In the adhesive injection apparatus 31, the check valve is opened in response to the connection of the connection portion 33 to the washer attached to a crack of a structure, and the adhesive is injected into the crack by the pressure of the tube 30.
Being configured as described above, the present invention provides effects as follows.
That is, since an adhesive can be injected into the adhesive injection apparatus through the filter attached in the strainer, no foreign matters can be entered into the adhesive injection apparatus.

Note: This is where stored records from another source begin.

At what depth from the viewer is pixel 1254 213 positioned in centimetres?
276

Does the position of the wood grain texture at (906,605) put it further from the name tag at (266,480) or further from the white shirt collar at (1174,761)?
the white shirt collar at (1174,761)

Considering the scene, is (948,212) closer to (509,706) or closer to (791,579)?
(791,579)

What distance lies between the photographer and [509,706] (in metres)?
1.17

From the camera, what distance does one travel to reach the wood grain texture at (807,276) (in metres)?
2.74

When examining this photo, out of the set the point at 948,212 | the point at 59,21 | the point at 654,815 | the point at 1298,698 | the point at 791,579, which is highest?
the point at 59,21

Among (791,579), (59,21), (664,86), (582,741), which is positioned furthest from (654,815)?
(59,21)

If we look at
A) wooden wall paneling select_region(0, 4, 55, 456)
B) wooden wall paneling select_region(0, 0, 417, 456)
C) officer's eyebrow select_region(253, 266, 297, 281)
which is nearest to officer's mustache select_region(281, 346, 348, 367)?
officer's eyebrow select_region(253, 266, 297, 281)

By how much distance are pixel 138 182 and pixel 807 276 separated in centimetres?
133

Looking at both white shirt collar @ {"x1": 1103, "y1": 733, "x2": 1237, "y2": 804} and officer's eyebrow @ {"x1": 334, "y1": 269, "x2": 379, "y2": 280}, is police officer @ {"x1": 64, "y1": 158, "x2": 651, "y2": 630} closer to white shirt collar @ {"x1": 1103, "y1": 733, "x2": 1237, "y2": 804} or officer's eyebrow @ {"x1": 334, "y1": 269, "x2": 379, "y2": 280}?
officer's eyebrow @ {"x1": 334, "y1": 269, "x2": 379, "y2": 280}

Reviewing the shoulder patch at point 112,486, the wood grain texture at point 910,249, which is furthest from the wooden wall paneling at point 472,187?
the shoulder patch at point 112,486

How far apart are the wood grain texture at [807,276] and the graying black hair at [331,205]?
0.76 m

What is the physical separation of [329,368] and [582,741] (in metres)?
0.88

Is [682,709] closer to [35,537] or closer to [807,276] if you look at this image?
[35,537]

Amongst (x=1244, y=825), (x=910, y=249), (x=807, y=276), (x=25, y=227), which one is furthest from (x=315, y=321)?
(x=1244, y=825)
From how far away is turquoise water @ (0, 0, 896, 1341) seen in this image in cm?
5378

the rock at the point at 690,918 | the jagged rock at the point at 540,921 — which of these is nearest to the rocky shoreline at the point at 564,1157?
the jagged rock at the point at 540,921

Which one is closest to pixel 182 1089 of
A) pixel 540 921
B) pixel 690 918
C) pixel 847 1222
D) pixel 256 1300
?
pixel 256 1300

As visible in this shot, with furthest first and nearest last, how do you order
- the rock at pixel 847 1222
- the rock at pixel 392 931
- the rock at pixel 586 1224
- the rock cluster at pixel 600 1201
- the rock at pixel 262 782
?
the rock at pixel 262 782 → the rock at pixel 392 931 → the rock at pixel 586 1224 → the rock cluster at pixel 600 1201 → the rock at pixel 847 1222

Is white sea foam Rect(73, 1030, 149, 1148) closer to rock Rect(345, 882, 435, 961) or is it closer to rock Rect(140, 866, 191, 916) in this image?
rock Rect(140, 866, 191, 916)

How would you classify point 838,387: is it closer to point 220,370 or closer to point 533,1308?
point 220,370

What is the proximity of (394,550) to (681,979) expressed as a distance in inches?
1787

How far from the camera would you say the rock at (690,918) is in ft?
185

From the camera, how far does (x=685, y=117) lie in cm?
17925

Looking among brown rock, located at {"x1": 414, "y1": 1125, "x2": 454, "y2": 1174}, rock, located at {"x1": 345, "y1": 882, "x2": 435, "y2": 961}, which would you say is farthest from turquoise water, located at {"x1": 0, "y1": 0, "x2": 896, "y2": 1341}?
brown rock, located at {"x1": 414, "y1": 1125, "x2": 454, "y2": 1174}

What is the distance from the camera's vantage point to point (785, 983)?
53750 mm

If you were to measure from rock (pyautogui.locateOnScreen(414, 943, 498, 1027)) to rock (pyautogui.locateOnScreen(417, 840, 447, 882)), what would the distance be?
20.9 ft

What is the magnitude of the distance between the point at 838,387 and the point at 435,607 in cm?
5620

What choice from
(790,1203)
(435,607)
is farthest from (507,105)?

Accordingly, it is possible to solve the conventional problem that foreign matters are lodged in the check valve to reduce the function of the check valve to thereby allow the adhesive to leak out.
Further, since the strainer can be connected to the injection inlet port side connection portion of the adhesive injection apparatus, the operation of adhesive injection from the adhesive injection pump into the adhesive injection apparatus can be carried out consistently.
Further, since the metal gauge is formed into a cylindrical shape in the mesh filter, the area of adhesive passage through the mesh filter is enlarged to make the passing of the adhesive easy and the area of adhesion of foreign matters to be removed can be enlarged.

Claims (3)

1. A method of filling an adhesive into an adhesive injection apparatus comprising the steps of:
preparing an adhesive injection apparatus, an adhesive injection pump, and a strainer provided with a filter mounted in the inside of a hollow body of said strainer;
connecting said strainer between said adhesive injection apparatus and said adhesive injection pump; and injecting an adhesive sent out from said adhesive injection pump into said strainer so that said adhesive is filled into said adhesive injection apparatus after said adhesive has passed through said filter.

2. A strainer comprising:
a hollow body;
a first connection portion formed at an one end of said hollow body so as to be connected to an adhesive inlet port of an adhesive injection apparatus;
a second connection portion formed at the other end of said hollow body so as to be connected to an adhesive send-out port of an adhesive injection pump, said second connection portion being communicated with said first connection portion through said hollow body; and a mesh filter provided in the inside of said hollow body.

3. A strainer comprising:

a hollow body;
a first connection portion formed at an one end of said hollow body so as to be connected to an adhesive inlet port of an adhesive injection apparatus;
a second connection portion formed at the other end of said hollow body so as to be connected to an adhesive send-out port of an adhesive injection pump, said second connection portion being communicated with said first connection portion through said hollow body; and a mesh filter provided in the inside of said hollow body at an adhesive inlet side thereof, said mesh filter being formed in a cylindrical shape with its one end closed by a spacer.